----- Provided passage -----

At the center of the issue is California’s 2023 Vapor Intrusion Guidance, which introduced conservative Environmental Screening Levels (ESLs) that are often being applied as final cleanup goals rather than screening tools. The result is regulatory gridlock, prolonged oversight, and stalled real estate transactions.

In an episode of the Brownfield Brain Trust podcast, Matt Winefield, founder of Winefield & Associates, spoke with Don Kellar, MS, REP, PG, Executive Vice President of Fulcrum (A Blew Company), about a strategy gaining traction across the state: self-directed (self-certified) brownfield remediation.

This article highlights the key insights from that conversation and explains how self-directed remediation can help responsibly close PCE vapor sites in California.
Why NFAs Are Becoming Rare for PCE Vapor Sites
Historically, regulatory agencies issued NFAs when consultants demonstrated that a site posed no unacceptable risk to human health, groundwater, or off-site receptors. Today, that bar has shifted.

According to Don Kellar, many sites remain open cases not because conditions are worsening, but because:
  • ESLs are increasingly treated as cleanup endpoints, not screening thresholds
  • Achieving ultra-low vapor concentrations in dense urban areas is often technically unrealistic
  • Default vapor intrusion assumptions are overly conservative and disconnected from real-world data

Even sites with clean indoor air and stable subsurface conditions may face years of additional assessment, adding cost without meaningful environmental benefit.

-----

— Stated exercise —
Reproduce the vapor intrusion article starting at the words "At the center" and stopping after "sites in California.", switching "gridlock" to "deadlock". The listing that follows is separate material and is not part of the vapor intrusion article.

----- Supplied material -----

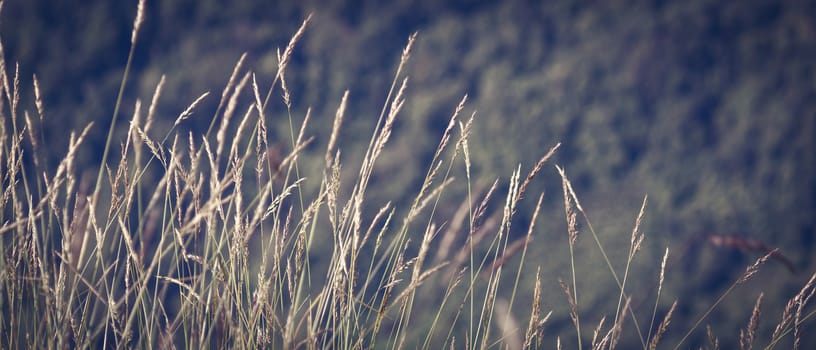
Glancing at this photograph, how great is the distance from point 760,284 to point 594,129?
82 centimetres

-----

— Written solution —
At the center of the issue is California’s 2023 Vapor Intrusion Guidance, which introduced conservative Environmental Screening Levels (ESLs) that are often being applied as final cleanup goals rather than screening tools. The result is regulatory deadlock, prolonged oversight, and stalled real estate transactions.

In an episode of the Brownfield Brain Trust podcast, Matt Winefield, founder of Winefield & Associates, spoke with Don Kellar, MS, REP, PG, Executive Vice President of Fulcrum (A Blew Company), about a strategy gaining traction across the state: self-directed (self-certified) brownfield remediation.

This article highlights the key insights from that conversation and explains how self-directed remediation can help responsibly close PCE vapor sites in California.